Moving on to the Elimination Challenge, Padma babbles stats about the frozen meal market and I really don't care about them because while I eat frozen meals, I don't need to memorize their money haul. Looking as embarrassed as the toxins will allow him, Rocco pulls out a bag of Bertolli's frozen "Mediterranean-style" pasta dinners and does a quick commercial (we'll get the longer commercial during the actual commercial break): cooks in ten minutes, you feel like you're actually cooking for your family, blah blah blah advertising copycakes. The cheftestants draw knives to pair up, and the teams are: Tre and CJ, Hung and Joey, Howie and Sara M., Sara N. and the Brians, and Dale and Casey. According to Padma, each team must create fifteen portions of "a new Italian-style, Mediterranean frozen pasta meal for two." All portions must be packed individually, ready for the skillet, and fully heated in ten minutes. They have two hours to cook and get everything in the freezer and the next day, they have an hour to pack up their meals.
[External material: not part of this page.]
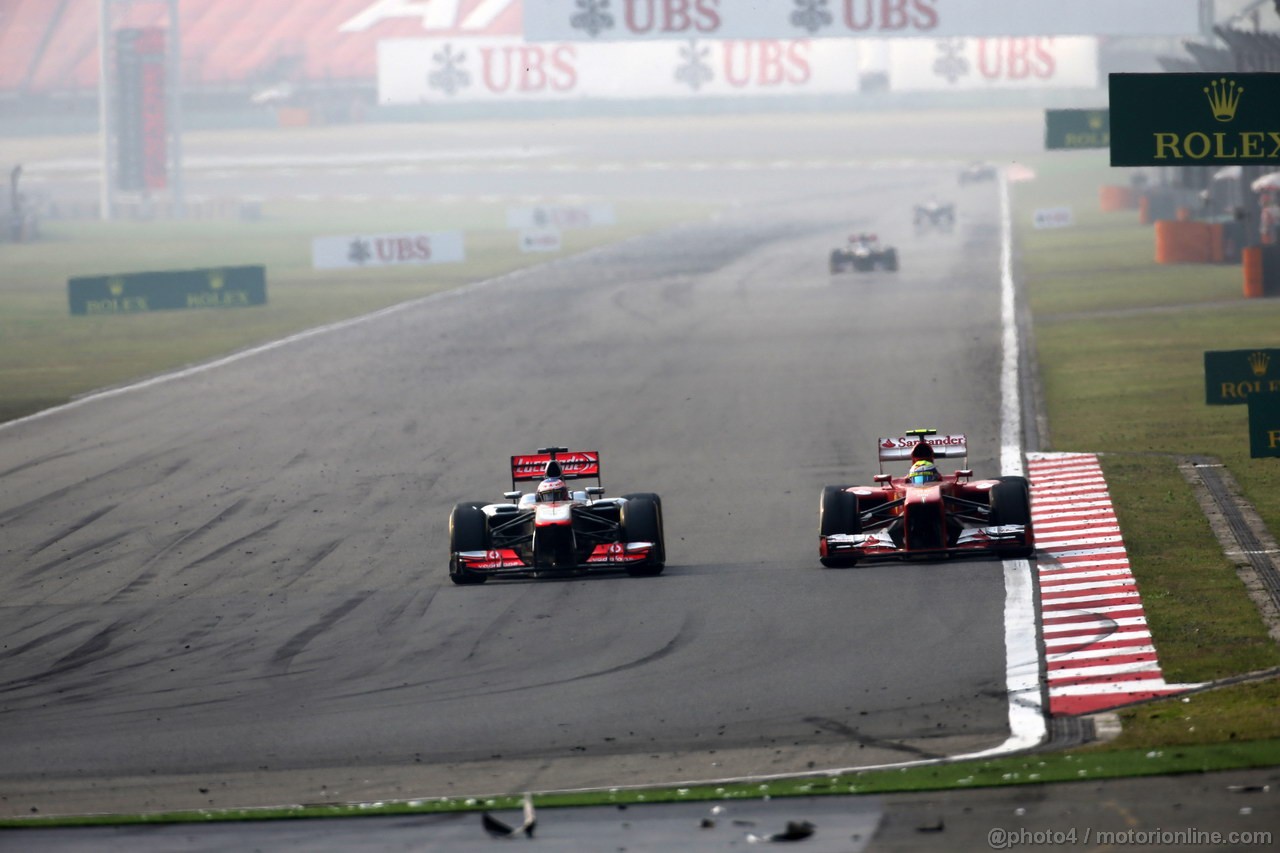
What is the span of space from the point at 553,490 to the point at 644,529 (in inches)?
44.9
BIG PAUSE, as all the cheftestants are told to look puzzled for the noddies. The members of the winning team will each get two tickets each to Italy, courtesy of Bertolli. Pandemonium. The cheftestants clap and cheer. Joey tells us that if he wins, he's sending his mom and sister to Italy because they've never been there. Aw.
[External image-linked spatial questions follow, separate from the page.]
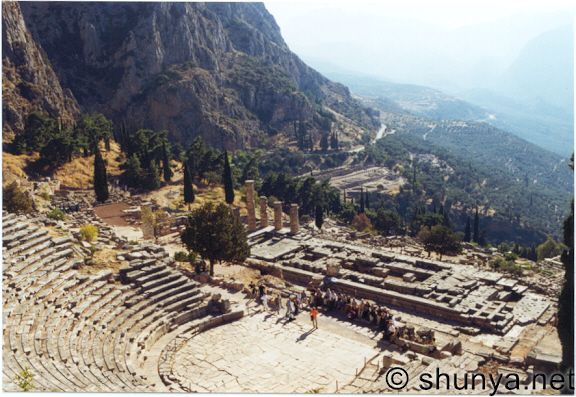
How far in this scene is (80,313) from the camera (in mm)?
20141

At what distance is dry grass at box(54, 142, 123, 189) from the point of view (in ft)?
181

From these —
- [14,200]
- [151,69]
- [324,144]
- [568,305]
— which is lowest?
[324,144]

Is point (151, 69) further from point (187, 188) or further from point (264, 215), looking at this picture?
point (264, 215)

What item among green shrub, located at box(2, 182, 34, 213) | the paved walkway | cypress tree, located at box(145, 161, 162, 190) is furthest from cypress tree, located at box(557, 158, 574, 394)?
cypress tree, located at box(145, 161, 162, 190)

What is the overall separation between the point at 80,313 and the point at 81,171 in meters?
41.3

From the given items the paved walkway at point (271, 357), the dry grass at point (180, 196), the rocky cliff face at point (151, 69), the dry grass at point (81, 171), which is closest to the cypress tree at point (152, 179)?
the dry grass at point (180, 196)

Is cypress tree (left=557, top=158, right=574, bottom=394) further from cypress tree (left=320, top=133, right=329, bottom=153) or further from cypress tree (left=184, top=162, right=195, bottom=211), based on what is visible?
cypress tree (left=320, top=133, right=329, bottom=153)

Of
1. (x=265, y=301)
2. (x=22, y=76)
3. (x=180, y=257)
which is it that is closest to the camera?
(x=265, y=301)

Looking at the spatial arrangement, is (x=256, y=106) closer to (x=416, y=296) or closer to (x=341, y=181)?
A: (x=341, y=181)

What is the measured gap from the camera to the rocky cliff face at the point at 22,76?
240 feet

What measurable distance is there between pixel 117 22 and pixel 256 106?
124 feet

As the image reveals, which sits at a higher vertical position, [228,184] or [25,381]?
[25,381]

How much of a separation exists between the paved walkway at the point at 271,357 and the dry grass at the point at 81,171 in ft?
124

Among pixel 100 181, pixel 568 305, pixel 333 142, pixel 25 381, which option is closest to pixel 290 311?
pixel 568 305
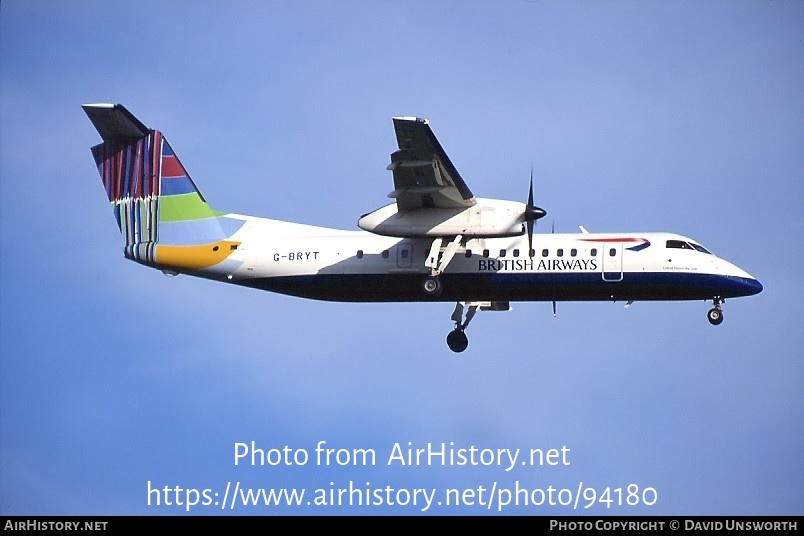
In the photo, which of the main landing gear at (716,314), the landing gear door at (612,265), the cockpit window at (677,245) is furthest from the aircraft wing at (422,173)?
the main landing gear at (716,314)

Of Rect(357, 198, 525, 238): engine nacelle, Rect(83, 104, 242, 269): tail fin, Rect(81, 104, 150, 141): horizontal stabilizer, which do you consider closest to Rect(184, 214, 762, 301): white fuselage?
Rect(357, 198, 525, 238): engine nacelle

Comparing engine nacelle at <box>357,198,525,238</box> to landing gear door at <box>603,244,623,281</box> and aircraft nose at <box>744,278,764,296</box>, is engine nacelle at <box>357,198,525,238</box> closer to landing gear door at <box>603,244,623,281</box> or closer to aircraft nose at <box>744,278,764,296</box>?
landing gear door at <box>603,244,623,281</box>

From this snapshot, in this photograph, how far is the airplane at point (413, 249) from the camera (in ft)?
100

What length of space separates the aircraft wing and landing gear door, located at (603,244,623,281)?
3.31 m

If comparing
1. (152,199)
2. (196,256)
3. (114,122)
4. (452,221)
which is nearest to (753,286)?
(452,221)

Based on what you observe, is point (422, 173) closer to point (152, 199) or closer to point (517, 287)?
point (517, 287)

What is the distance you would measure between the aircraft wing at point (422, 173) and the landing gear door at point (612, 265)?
3.31 metres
The teams split off to examine the frozen contents of the Bertolli bag and plan their strategies. Tre, CJ, and Hung all note that everything in the bag is frozen separately. Dale and Casey squee over their shared inspiration to make meatballs. Oh, I'd be careful, Rocco and his Mama's meatballs are sort of Oedipally, freakishly entwined. Howie thinks that Sara M. is a whiner and he knows that she thinks his food is too simple, "People like Sara don't realize that putting a bunch of bullshit on a plate does not make you a chef." No, sweating into everything you cook makes you a chef. But whaddayagonndoo?
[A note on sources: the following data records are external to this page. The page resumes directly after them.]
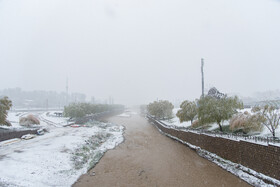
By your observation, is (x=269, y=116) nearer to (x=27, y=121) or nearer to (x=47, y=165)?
(x=47, y=165)

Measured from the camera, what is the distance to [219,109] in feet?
74.7

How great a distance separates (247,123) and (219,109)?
15.7 ft

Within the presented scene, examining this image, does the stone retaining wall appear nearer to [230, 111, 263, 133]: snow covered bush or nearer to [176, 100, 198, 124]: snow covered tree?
[230, 111, 263, 133]: snow covered bush

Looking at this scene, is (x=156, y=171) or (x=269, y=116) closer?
(x=156, y=171)

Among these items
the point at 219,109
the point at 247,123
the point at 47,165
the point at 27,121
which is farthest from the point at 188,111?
the point at 27,121

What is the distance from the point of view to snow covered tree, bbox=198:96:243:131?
22.8 meters

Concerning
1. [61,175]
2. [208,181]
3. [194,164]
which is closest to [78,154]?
[61,175]

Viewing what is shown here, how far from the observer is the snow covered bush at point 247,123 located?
17356 mm

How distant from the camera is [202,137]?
23.8 metres

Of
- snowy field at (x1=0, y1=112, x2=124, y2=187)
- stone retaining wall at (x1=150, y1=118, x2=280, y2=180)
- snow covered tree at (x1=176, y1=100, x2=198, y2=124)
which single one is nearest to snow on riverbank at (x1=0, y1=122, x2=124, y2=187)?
snowy field at (x1=0, y1=112, x2=124, y2=187)

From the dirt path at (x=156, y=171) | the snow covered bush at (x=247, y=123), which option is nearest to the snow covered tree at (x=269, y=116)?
the snow covered bush at (x=247, y=123)

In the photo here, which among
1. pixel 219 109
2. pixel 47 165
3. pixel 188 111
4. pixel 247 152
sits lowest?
pixel 47 165

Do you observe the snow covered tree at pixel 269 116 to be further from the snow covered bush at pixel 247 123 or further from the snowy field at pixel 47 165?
the snowy field at pixel 47 165

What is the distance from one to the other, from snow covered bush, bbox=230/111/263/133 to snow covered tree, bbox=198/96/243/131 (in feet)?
3.80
The cheftestants have $100 and thirty minutes to shop for their ingredients. A lot of the teams go for chicken, but Howie grabs shrimp. Tre has the idea to class up their chicken with black truffles. Hmm, that's an interesting idea. Usually truffles go better with a protein that can handle them, like beef or lamb. They might overwhelm chicken. Howie is incensed that Sara M. wants to use tri-color fusilli, "To me, that's the cheesiest, corniest pasta that you see in every buffet table, in every schlock house across the country." Hung tells us that he's choosing penne, but in the market, we see Joey picking out the tri-color fusilli. Hung appears to give in to Joey fairly quickly. Note that we don't see Hung telling Joey he wants penne. He just tells us. Not Joey. Note it for later.